-- PASSAGE FOR REVIEW follows --
Consolidation alone will not reduce volatility

Analysis of: Will consolidation cut volatility in steel prices? | news.moneycontrol.com
This analysis is solely the work of the author. It has not been edited or endorsed by GLG.
Analysis By:
James May
Managing Director, May Commodity Associates
Implications: Pricing volatility has not been reduced. US HR coil prices have just dropped $150/ton (25%) in the last six months and could easily go up by the same amount in the next six. The difference is that the bottom of the current cycle is above most producers' cost level.

The theory is that consolidation will reduce price volatility as producers can reduce supply to meet demand, without the fear that others will simply supply in their place (i.e. no free-riding). That assumes a closed system. An open trading system is not closed by definition and even if the industry is consolidated on a continental level, it is not consolidated globally.

Consolidation has yet to be tested in a significant industry downturn. I would argue that consolidation in its current form will be useless in preventing prices going below operating costs in the event of a serious reduction in global demand, without an increase in protection.

Analysis:

While the major mature economies' steel industries (EU, North America and Japan) are consolidated into 3-5 major suppliers, there remain second-tier players that will continue to free-ride on the "responsible" producer cutbacks. We note AK Steel and Algoma and some Mexican suppliers were prepared to cut prices first and to lower levels than the larger players.
-- PASSAGE FOR REVIEW concluded --
**WORK TO BE COMPLETED:**
Answer these questions from the steel consolidation analysis above:
1. How much have US HR coil prices dropped over the last six months?
2. What kind of system does the theory that consolidation will reduce price volatility assume?
3. Which producers were prepared to cut prices first and to lower levels than the larger players?
-- EXTRACTED MATERIAL follows --
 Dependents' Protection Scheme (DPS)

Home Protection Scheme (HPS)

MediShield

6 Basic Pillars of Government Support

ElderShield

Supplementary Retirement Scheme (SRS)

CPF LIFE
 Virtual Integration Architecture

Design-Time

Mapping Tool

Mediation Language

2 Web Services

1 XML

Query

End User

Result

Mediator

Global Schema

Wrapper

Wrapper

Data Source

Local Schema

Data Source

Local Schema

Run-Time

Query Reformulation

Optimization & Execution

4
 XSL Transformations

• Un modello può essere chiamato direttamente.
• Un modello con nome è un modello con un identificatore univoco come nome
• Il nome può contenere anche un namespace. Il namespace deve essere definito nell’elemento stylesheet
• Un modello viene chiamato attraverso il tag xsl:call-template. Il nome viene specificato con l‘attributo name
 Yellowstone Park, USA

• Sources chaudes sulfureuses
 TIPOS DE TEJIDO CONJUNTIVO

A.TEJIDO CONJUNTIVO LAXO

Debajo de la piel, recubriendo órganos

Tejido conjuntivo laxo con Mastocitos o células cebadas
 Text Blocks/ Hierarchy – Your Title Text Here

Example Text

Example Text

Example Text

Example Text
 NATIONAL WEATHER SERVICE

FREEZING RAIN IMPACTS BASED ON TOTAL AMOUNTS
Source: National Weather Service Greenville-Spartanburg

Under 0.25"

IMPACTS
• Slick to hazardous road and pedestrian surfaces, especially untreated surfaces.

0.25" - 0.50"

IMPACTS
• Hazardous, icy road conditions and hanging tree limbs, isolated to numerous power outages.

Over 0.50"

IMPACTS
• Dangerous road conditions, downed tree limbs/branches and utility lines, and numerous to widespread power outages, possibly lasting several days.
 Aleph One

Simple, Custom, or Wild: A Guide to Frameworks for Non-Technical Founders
-- EXTRACTED MATERIAL concluded --
**SOLUTION FOR THIS EXERCISE:**
1. They dropped $150/ton (25%).
2. It assumes a closed system.
3. AK Steel, Algoma, and some Mexican suppliers.